Terakhir, keempat, aspek product, yaitu rumusan tentang hasil yang diharapkan jika FDS ini terlaksana. Nah, di sinilah pada tempatnya jika Mendikbud menjelaskan bahwa pelaksanaan FDS adalah untuk melakukan penguatan pendidikan karakter peserta didik. Jika tidak salah menyimak, ada lima karakter yang diimpikan Mendikbud dapat ditumbuhkan jika FDS terlaksana, yaitu religiusitas, nasionalisme, integritas, kemandirian, dan gotong royong. Aspek ini memang belum dapat kita evaluasi saat ini, karena FDS belum terlaksana.

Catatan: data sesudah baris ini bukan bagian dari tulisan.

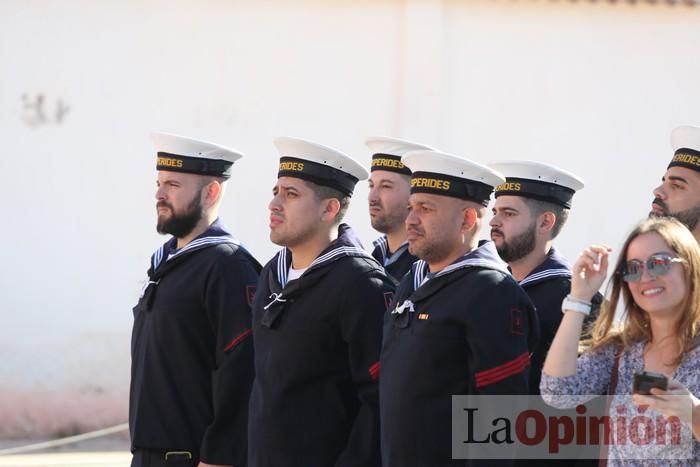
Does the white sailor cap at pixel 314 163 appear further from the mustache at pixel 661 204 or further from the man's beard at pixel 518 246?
the mustache at pixel 661 204

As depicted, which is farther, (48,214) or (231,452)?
(48,214)

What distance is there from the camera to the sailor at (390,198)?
611 cm

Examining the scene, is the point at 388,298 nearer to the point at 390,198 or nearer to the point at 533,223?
the point at 533,223

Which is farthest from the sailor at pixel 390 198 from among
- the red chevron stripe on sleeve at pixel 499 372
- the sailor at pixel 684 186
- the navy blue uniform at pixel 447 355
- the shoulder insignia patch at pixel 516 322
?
the red chevron stripe on sleeve at pixel 499 372

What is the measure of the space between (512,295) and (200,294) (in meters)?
1.50

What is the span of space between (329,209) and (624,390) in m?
1.65

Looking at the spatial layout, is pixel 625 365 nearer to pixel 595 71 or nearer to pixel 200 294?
pixel 200 294

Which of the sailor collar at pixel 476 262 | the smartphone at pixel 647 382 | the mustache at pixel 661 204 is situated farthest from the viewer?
the mustache at pixel 661 204

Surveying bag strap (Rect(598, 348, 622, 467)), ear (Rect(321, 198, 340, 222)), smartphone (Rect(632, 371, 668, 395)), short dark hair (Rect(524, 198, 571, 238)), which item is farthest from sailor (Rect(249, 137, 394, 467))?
smartphone (Rect(632, 371, 668, 395))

Tapi setidaknya sebagai sebuah program, indikator yang menjadi parameter masing-masing karakter juga harus sudah terumus secara operasional (measurable).

Atas dasar pertimbangan di atas, saya pribadi mengusulkan kepada Mendikbud untuk membatalkan penerapan FDS, baik yang tertera dalam Permendikbud No. 23/2017 maupun yang tertera dalam Rancangan Perpres tentang Penguatan Pendidikan Karakter yang baru saja saya baca.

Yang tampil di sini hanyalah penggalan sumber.